The dihedral group of order $2n$ has presentation $$\langle a,b : a^2=b^2=(ab)^n=1 \rangle.$$

Given a finite string of $a$s and $b$s representing an element of the dihedral group, there is a standard procedure to place that string into one of the following four canonical forms: $(ab)^m$, $(ab)^m b$, $(ba)^m$, or ($ba)^m a$, where $m$ is an integer such that $0\leq m<n$. To do so, simply remove each consecutive pair of identical symbols and then reduce the exponent of $ab$ or $ba$ modulo $n$. This solves the so called Word Problem for the dihedral group.

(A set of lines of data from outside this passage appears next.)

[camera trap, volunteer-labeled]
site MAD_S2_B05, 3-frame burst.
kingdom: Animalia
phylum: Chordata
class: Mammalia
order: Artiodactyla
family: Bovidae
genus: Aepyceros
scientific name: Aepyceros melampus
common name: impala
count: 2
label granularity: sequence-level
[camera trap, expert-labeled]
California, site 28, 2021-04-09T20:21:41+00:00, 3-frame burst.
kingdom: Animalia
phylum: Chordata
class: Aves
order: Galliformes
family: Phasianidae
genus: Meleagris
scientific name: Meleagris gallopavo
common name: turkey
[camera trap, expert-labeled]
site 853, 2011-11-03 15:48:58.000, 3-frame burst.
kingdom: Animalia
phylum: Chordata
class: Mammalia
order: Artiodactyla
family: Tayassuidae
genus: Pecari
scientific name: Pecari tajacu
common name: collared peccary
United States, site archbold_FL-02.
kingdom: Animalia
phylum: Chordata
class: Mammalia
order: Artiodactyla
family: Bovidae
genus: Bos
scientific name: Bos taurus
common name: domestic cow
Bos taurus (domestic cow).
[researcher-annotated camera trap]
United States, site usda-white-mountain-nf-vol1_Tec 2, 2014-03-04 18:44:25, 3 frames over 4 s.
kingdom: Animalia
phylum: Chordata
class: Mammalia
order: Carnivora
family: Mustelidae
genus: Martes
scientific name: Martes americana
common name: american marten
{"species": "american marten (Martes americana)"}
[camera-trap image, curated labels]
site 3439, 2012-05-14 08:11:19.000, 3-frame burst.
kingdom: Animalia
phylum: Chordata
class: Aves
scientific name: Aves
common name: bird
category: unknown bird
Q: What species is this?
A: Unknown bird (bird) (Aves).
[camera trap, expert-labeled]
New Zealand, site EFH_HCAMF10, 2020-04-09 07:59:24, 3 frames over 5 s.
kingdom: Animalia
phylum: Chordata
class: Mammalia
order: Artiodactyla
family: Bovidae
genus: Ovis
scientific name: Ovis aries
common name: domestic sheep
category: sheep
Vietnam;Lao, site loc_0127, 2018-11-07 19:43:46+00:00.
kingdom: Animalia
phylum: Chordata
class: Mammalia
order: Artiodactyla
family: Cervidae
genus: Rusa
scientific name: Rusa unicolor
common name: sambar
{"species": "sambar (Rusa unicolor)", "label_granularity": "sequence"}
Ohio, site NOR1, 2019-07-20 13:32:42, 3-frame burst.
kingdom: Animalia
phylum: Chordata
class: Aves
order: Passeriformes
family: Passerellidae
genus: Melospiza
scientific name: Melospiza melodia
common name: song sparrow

To implement this in Mathematica, first associate UpValues with a and b representing the order of those elements.

a /: a ** a = 1;
b /: b ** b = 1;
a /: a ** 1 = a;
b /: b ** 1 = b;
a /: 1 ** a = a;
b /: 1 ** b = b;

Now, let's generate a long product of $a$s and $b$s.

SeedRandom[1];
w = NonCommutativeMultiply @@ RandomChoice[{a, b}, 100]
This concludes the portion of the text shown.